▶ SUPPLIED TEXT:
##########
With a razor wit and a kind heart, Bryson serves up a colorful tale of boredom, kitsch, and beauty when you least expect it. Gentler elements aside, The Lost Continent is an amusing book. Here's Bryson on the women of his native state: "I will say this, however--and it's a strange, strange thing--the teenaged daughters of these fat women are always utterly delectable ... I don't know what it is that happens to them, but it must be awful to marry one of those nubile cuties knowing that there is a time bomb ticking away in her that will at some unknown date make her bloat out into something huge and grotesque, presumably all of a sudden and without much notice, like a self-inflating raft from which the pin has been yanked."

Yes, Bill, but be honest: what do you really think?

Product Description
An unsparing and hilarious account of one man's rediscovery of America and his search for the perfect small town.


Customer Reviews:   Read 280 more reviews...
##########
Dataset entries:
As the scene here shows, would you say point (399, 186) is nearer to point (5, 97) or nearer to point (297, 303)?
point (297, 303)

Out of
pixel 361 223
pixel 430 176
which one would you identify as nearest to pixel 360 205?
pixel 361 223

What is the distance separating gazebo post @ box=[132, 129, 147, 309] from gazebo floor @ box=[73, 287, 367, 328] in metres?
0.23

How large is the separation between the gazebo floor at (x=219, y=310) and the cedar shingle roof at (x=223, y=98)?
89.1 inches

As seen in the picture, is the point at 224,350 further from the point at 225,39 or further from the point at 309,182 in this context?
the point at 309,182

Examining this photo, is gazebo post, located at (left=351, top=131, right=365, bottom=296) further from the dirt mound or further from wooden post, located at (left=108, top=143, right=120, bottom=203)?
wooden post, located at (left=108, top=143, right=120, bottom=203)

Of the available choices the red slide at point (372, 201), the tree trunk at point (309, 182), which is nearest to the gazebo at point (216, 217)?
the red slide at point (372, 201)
##########
▶ TASK INSTRUCTIONS:
a) From the Lost Continent page, return the part that opens with the words containing "Product Description" and closes with "280 more reviews...".
b) Answer these questions from the Lost Continent page:
(i) What is the title of the book by Bryson?
(ii) According to the product description, what is the man searching for in America?
(iii) How many more reviews does the page offer to show?
c) Extend the Lost Continent page past its final line.

▶ OUTPUTS BY TASK:
a)
Product Description
An unsparing and hilarious account of one man's rediscovery of America and his search for the perfect small town.


Customer Reviews:   Read 280 more reviews...

b)
(i) The Lost Continent
(ii) The perfect small town
(iii) 280

c)
5 out of 5 stars Wicked humour   May 26, 2000
 92 out of 110 found this review helpful

Bryson was born in Des Moines, and moved to England in his early twenties, marrying and settling down there. This book documents a trip by car around America, starting and ending in Des Moines, after many years in the UK. The ostensible theme of the book is a search for the perfect small town; a sort of Ray Bradbury idealization of fifties America. There's no such town, of course, but Bryson just uses the theme as a springboard for some of the funniest descriptions, stories, and digressions I have ever read.

When I started reading this book, I laughed so much my wife wouldn't let me read it in bed. Then she picked it up and discovered how funny it was, and wanted to read it before me. Eventually we compromised, and kept it in the car; the rule was that whoever was driving had to read it to the driver. Several times, however, the reader was laughing so hard that they couldn't get comprehensible words out, and the driver had to pull over to the hard shoulder and grab the book for themselves.

Yes, he's a curmudgeon, as other reviewers here have noticed. That's just his style. He's not deep, either; his occasional ruminations aren't negligible, but he's no Mark Twain. But he has an acidly sharp eye for inanity and stupidity, and his anecdotal technique is flawless.

His other travel books are along much the same lines, but to me this is the funniest, though "A Walk in the Woods" does show he is capable of good introspective writing. "The Lost Continent" is sharp, satirical, acute, and unkind--wickedly funny in every sense of the word.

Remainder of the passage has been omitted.